Your output will be similar to the following:

Output
● certbot.timer - Run certbot twice daily Loaded: loaded (/lib/systemd/system/certbot.timer; enabled; vendor preset:> Active: active (waiting) since Mon 2022-04-11 20:52:46 UTC; 4min 3s ago Trigger: Tue 2022-04-12 00:56:55 UTC; 4h 0min left Triggers: ● certbot.service Apr 11 20:52:46 jammy-encrypt systemd[1]: Started Run certbot twice daily.

To test the renewal process, you can do a dry run with certbot:

  1. sudo certbot renew --dry-run
Output
Saving debug log to /var/log/letsencrypt/letsencrypt.log - - - - - - - - - - - - - - - - - - - - - - - - - - - - - - - - - - - - - - - - Processing /etc/letsencrypt/renewal/your_domain.conf - - - - - - - - - - - - - - - - - - - - - - - - - - - - - - - - - - - - - - - - Account registered.
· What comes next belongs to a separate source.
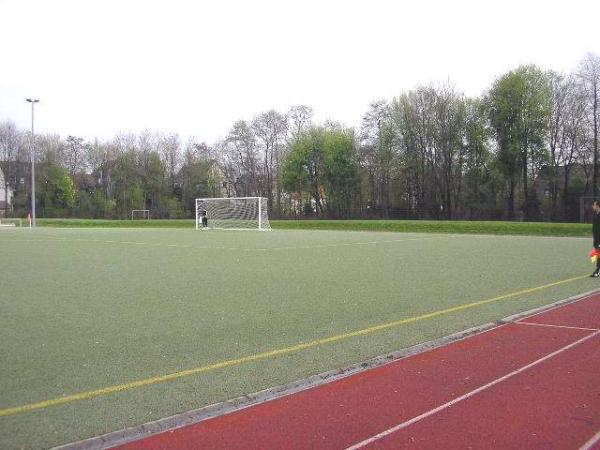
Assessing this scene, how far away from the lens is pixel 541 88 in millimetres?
43812

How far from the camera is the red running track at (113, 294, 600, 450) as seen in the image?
382 centimetres

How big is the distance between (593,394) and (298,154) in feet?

Simulating renewal of an existing certificate for your_domain and www.your_domain.com - - - - - - - - - - - - - - - - - - - - - - - - - - - - - - - - - - - - - - - - Congratulations, all simulated renewals succeeded: /etc/letsencrypt/live/your_domain/fullchain.pem (success) - - - - - - - - - - - - - - - - - - - - - - - - - - - - - - - - - - - - - - - -

If you don’t receive any errors, you’re all set. When necessary, Certbot will renew your certificates and reload Apache to pick up the changes. If the automated renewal process ever fails, Let’s Encrypt will send a message to the email you specified, warning you when your certificate is about to expire.

Conclusion

In this tutorial, you installed the Let’s Encrypt client certbot, configured and installed an SSL certificate for your domain, and confirmed that Certbot’s automatic renewal service is active within systemctl. If you have further questions about using Certbot, their documentation is a good place to start.